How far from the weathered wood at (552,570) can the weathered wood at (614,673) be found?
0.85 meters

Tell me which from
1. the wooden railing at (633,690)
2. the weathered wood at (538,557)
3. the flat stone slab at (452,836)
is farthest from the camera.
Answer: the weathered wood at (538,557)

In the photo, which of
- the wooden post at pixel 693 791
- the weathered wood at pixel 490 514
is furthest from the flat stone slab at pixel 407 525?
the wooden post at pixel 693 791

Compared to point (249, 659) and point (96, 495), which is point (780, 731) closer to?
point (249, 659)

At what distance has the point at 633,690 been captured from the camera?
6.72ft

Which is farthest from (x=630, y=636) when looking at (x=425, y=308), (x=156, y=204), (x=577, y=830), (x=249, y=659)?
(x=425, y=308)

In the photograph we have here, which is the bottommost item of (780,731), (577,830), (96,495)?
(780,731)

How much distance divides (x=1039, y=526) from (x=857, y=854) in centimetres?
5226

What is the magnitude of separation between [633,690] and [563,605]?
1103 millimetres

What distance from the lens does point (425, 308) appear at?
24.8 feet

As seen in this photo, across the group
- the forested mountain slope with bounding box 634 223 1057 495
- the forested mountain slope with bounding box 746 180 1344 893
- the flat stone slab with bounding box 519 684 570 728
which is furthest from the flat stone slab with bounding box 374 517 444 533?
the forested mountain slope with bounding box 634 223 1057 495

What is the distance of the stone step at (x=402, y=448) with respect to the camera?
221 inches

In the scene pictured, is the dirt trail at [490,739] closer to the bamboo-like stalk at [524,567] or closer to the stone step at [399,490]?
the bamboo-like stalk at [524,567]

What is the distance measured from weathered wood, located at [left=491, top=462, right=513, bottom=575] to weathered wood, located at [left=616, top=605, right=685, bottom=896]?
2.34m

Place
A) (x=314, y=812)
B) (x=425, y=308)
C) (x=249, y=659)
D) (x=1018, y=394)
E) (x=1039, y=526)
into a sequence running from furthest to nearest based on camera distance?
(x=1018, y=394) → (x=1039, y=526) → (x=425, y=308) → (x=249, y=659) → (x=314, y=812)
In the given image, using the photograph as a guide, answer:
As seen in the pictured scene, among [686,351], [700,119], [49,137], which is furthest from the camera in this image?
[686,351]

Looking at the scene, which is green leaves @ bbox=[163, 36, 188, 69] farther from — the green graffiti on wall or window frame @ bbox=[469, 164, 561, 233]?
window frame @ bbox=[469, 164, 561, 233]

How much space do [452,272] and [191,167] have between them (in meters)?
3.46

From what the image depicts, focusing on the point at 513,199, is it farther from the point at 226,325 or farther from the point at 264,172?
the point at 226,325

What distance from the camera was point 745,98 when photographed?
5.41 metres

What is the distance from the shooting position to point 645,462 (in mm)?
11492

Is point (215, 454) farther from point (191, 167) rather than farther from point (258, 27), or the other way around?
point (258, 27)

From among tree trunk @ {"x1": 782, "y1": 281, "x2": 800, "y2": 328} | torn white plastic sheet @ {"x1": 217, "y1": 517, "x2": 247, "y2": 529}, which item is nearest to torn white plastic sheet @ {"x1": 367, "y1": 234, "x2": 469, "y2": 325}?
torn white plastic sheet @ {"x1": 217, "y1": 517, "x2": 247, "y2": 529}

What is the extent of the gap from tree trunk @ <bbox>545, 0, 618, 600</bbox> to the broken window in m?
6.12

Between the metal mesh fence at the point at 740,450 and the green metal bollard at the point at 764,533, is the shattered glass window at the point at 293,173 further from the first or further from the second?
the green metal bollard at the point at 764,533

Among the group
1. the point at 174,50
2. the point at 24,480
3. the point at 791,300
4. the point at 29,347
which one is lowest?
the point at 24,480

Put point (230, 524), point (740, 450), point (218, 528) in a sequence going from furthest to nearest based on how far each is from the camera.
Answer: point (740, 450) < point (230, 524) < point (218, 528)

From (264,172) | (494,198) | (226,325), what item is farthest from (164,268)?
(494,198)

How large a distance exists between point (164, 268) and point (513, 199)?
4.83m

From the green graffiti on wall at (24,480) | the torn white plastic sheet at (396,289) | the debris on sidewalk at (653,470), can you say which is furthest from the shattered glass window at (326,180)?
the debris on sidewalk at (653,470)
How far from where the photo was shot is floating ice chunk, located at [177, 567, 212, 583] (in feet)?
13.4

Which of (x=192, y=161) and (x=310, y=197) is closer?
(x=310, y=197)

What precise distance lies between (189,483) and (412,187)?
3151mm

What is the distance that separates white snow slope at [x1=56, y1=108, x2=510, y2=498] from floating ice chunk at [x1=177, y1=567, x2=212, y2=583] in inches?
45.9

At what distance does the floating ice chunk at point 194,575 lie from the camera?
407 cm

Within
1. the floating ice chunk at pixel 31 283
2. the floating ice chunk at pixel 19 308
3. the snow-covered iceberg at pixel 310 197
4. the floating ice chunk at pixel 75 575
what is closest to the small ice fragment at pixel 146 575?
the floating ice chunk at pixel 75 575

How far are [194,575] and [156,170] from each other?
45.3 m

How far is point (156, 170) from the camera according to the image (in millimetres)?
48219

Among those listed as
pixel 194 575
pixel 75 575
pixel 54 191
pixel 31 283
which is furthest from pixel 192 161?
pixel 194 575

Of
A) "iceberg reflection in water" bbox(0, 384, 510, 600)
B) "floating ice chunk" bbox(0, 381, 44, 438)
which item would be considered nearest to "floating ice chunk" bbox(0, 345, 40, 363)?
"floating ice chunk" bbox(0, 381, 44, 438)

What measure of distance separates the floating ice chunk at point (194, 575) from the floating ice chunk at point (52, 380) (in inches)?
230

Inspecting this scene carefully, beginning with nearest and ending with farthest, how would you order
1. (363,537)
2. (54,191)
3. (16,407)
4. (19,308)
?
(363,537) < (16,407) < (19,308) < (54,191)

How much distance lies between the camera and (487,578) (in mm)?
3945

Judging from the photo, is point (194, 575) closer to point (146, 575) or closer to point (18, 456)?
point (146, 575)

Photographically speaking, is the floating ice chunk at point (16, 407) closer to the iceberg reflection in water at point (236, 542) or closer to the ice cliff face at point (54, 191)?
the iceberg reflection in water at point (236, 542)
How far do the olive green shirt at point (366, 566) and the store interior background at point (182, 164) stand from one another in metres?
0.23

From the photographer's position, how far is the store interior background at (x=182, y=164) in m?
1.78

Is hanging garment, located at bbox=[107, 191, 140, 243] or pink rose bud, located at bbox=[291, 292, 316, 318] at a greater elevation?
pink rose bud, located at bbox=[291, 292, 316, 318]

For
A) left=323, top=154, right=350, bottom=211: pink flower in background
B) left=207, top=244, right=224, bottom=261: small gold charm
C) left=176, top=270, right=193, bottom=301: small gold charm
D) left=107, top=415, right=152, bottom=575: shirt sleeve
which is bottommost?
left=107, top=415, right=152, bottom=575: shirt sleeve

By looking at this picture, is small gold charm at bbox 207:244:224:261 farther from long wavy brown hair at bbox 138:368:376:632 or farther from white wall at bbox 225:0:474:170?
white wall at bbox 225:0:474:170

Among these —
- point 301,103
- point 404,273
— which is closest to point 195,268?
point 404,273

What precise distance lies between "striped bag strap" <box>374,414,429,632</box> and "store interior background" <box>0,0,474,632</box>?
========
▶ **Set task**: Copy out the listing above exactly, from its first line down through the line containing "(x=1018, y=394) →", both ends included.

▶ **Finished exercise**:
How far from the weathered wood at (552,570) can the weathered wood at (614,673) be found?
0.85 meters

Tell me which from
1. the wooden railing at (633,690)
2. the weathered wood at (538,557)
3. the flat stone slab at (452,836)
is farthest from the camera.
Answer: the weathered wood at (538,557)

In the photo, which of
- the wooden post at pixel 693 791
- the weathered wood at pixel 490 514
is furthest from the flat stone slab at pixel 407 525?
the wooden post at pixel 693 791

Compared to point (249, 659) and point (96, 495), which is point (780, 731) closer to?
point (249, 659)

At what distance has the point at 633,690 been captured from the camera?
6.72ft

Which is farthest from (x=630, y=636) when looking at (x=425, y=308), (x=156, y=204), (x=577, y=830), (x=249, y=659)?
(x=425, y=308)

In the photograph we have here, which is the bottommost item of (780,731), (577,830), (96,495)?
(780,731)

How much distance divides (x=1039, y=526) from (x=857, y=854) in centimetres?
5226

What is the magnitude of separation between [633,690] and [563,605]?
1103 millimetres

What distance from the lens does point (425, 308) appear at?
24.8 feet

As seen in this photo, across the group
- the forested mountain slope with bounding box 634 223 1057 495
- the forested mountain slope with bounding box 746 180 1344 893
- the flat stone slab with bounding box 519 684 570 728
which is furthest from the flat stone slab with bounding box 374 517 444 533?
the forested mountain slope with bounding box 634 223 1057 495

What is the distance of the stone step at (x=402, y=448) with respect to the camera?
221 inches

In the scene pictured, is the dirt trail at [490,739] closer to the bamboo-like stalk at [524,567] or closer to the stone step at [399,490]?
the bamboo-like stalk at [524,567]

What is the distance measured from weathered wood, located at [left=491, top=462, right=513, bottom=575] to weathered wood, located at [left=616, top=605, right=685, bottom=896]?
2.34m

Place
A) (x=314, y=812)
B) (x=425, y=308)
C) (x=249, y=659)
D) (x=1018, y=394)
E) (x=1039, y=526)
into a sequence running from furthest to nearest based on camera distance?
(x=1018, y=394) → (x=1039, y=526) → (x=425, y=308) → (x=249, y=659) → (x=314, y=812)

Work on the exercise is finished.